I would have guessed that this “helping people will only make their lives worse” story would have been pitched to Analog. Nope, this was first published in Amazing. I expect people living around what used to be the Aral Sea would find elements of this story very familiar.
“Purple Priestess of the Mad Moon” • (1964) • short story
Harvey Selden, an earnest liberal academic from Earth, discovers that there is a vast gap between theoretical knowledge and personal experience. He also learns the dreadful truth behind what he took to be mere native superstition.
Brackett presents a not entirely sympathetic view of well-meaning social worker types in this story. Even after he sees what he sees, Selden tries hard to rationalize it away:
Back on Earth, he went at once to his analyst. He was quite honest with him, and the analyst was able to show him exactly what had happened. The whole affair had been a sex fantasy induced by drugs, with the Priestess a mother-image. The Eye which had looked at him then and which still peered unwinking out of his recurring dreams was symbolic of the female generative principle, and the feeling of horror it aroused in him was due to the guilt complex he had because he was a latent homosexual. Selden was enormously comforted.
Not that this does him any good.
Brackett is mocking the sort of earnest social-worker type who apologizes for the behavior of previous generations. Brackett is being a little hard on poor Selden here, because many of the early visitors from Earth were just as bad as Selden paints them. Readers of previous reviews may recall one of the early Terran organizations on Mars was an outfit that reveled in its malevolence by adopting the following corporate name: Terran Exploitations Company.

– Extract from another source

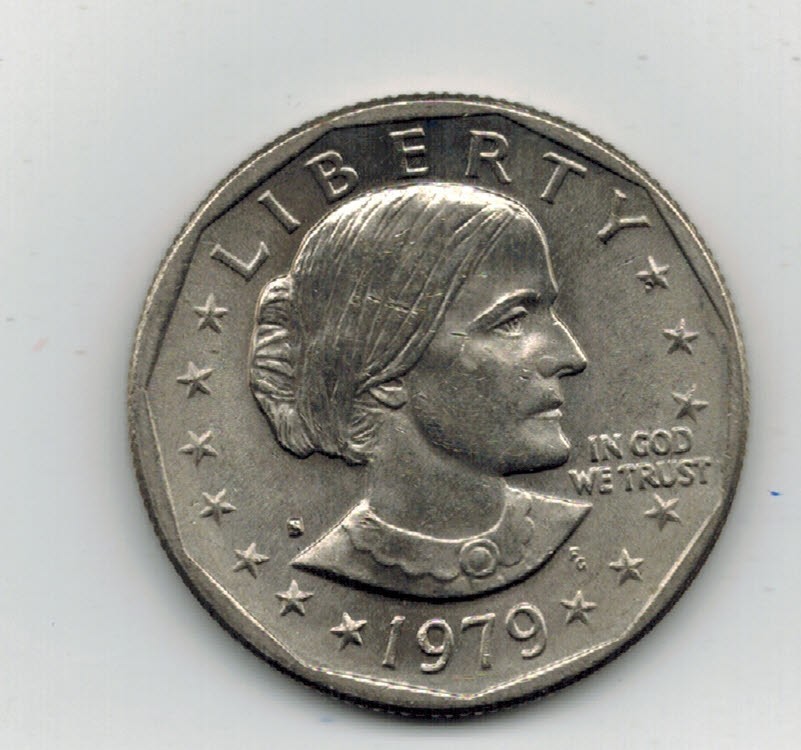 1979 Susan B. Anthony "S" Dollar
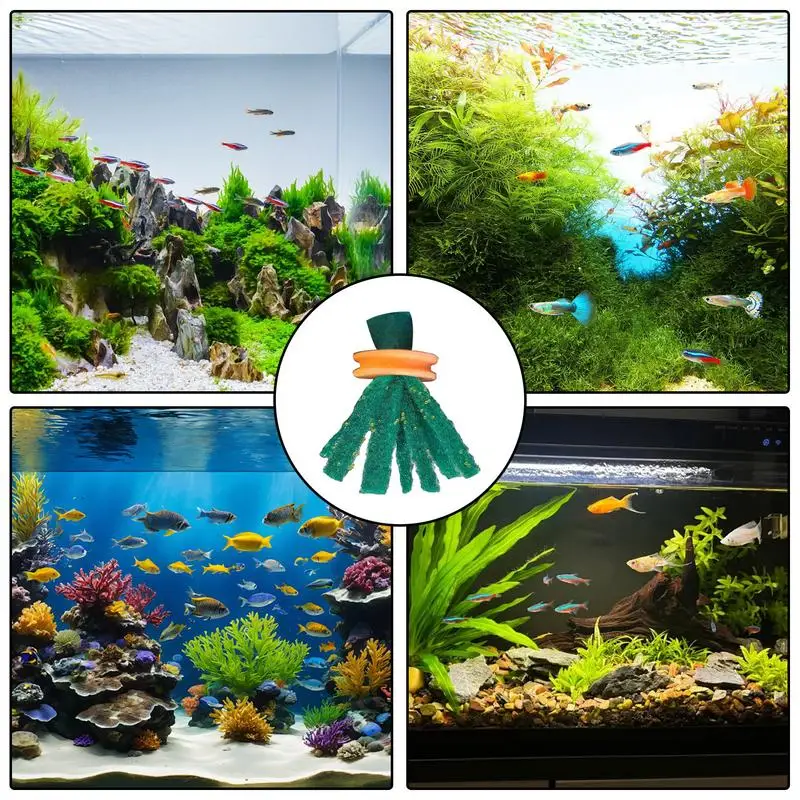 Fish egg collector Hatchery Spawning Mop 10Pcs Spawning Mop For Fish Aquarium Bucket Adornment Aquarium Hideout Breed Breeding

Where Selden does go wrong is typically Terran: he also looks down on what he sees as native superstitions. Mars is filled to the brim with weird-ass stuff, ranging from relics of dead civilizations to intrusions from other dimensions. If a Martian claims some eldritch and horrific entity is at work, it is best to accept that at face value.
~oOo~
The earliest stories aren’t that well written (the chemist versus the Mars lizards is particularly dire, as is the mopey space Renfield one), but they do get better as Brackett learns her craft. That said, I wasn’t really all that keen on any of them. Even the final story is pretty unsubtle in making its point about naïve ivory tower types.
I picked this up from a publisher I don’t steer people to any longer.